# Material shown
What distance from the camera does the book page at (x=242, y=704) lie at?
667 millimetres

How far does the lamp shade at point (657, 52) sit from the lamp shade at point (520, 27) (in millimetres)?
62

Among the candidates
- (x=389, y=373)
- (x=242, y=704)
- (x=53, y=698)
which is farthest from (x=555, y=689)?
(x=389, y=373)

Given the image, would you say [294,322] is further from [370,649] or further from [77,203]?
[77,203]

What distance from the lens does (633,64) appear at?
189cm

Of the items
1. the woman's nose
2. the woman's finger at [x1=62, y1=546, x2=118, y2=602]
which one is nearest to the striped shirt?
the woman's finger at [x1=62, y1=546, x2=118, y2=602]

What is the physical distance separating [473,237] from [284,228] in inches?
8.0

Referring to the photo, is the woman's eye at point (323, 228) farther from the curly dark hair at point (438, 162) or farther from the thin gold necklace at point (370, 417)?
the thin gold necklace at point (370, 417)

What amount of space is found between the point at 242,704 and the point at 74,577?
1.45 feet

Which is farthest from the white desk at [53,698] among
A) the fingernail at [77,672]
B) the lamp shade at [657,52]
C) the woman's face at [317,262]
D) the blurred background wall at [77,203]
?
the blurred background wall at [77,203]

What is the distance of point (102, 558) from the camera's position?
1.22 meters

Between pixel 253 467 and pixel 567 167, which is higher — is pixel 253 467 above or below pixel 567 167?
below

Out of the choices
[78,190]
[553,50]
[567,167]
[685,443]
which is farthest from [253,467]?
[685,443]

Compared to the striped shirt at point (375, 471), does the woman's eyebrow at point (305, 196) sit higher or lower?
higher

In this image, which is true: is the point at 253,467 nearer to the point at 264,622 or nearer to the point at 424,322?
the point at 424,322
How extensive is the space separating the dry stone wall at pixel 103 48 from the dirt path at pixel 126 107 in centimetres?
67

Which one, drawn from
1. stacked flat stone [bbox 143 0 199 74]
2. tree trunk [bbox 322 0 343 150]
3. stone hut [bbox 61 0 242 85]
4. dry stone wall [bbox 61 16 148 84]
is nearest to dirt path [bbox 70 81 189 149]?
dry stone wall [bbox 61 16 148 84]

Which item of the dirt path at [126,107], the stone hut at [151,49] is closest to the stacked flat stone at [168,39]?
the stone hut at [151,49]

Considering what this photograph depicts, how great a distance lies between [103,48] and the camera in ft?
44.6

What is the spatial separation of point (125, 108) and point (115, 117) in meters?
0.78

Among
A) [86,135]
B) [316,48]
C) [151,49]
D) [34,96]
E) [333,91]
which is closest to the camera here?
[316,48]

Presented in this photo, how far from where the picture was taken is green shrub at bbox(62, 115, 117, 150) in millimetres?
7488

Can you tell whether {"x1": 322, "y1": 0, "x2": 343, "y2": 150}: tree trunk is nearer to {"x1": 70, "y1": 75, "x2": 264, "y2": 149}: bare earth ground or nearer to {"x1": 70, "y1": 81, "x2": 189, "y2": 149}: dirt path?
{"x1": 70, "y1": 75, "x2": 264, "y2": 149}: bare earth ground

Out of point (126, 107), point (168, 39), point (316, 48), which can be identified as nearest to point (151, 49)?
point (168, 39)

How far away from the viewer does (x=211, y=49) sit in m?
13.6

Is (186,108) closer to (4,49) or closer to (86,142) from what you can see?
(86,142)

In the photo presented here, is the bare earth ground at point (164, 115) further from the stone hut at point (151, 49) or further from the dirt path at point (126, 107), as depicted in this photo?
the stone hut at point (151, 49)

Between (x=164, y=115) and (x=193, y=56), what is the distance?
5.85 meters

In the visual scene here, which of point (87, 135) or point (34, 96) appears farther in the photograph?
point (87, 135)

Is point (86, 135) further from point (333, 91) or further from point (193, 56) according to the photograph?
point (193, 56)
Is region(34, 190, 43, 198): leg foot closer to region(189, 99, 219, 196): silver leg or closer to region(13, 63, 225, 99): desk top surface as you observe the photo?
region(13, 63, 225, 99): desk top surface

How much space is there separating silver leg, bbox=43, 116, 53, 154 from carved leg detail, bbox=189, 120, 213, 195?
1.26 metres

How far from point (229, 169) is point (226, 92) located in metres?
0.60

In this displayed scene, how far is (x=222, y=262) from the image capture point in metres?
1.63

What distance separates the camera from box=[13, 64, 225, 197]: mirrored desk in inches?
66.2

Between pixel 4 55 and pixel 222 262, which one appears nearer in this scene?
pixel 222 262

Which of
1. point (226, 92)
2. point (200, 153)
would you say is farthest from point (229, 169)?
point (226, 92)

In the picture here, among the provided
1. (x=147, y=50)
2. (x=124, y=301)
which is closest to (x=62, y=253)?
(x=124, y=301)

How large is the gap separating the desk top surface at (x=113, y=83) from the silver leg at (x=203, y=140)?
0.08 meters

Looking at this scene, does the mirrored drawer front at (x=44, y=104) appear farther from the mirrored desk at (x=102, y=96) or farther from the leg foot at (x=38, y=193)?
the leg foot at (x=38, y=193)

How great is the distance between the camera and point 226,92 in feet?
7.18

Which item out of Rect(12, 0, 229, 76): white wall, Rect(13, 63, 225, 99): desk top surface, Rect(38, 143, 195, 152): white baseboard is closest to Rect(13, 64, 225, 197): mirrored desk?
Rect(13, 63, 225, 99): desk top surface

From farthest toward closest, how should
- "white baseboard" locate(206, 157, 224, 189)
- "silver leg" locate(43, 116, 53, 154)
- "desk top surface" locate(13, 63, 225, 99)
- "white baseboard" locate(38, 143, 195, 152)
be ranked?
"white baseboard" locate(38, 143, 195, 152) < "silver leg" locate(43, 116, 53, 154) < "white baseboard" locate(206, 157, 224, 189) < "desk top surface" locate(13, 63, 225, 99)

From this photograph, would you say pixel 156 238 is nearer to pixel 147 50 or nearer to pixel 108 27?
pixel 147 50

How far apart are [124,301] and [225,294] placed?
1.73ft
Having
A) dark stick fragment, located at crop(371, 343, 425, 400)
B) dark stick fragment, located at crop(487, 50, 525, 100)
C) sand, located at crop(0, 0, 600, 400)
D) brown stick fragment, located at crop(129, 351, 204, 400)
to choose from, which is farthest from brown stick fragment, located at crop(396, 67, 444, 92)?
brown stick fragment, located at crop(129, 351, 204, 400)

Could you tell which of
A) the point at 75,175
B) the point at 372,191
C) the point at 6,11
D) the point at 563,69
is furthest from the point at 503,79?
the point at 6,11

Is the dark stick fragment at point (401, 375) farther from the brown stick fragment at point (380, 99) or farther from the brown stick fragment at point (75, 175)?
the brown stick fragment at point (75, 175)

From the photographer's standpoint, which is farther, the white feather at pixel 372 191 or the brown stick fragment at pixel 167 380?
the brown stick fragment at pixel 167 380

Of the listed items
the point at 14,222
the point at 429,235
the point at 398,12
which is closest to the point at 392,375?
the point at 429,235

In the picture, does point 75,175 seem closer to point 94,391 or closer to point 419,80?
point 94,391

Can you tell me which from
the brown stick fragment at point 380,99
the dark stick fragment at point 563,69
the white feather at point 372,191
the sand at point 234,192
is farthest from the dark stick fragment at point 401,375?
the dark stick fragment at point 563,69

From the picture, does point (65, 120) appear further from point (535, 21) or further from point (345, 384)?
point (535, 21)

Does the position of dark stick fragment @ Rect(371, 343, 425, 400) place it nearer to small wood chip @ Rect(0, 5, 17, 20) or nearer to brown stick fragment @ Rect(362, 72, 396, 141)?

# Task
Count how many lines in the listing contain the word "blurred", and reply with that number alone.

# Result of the task
2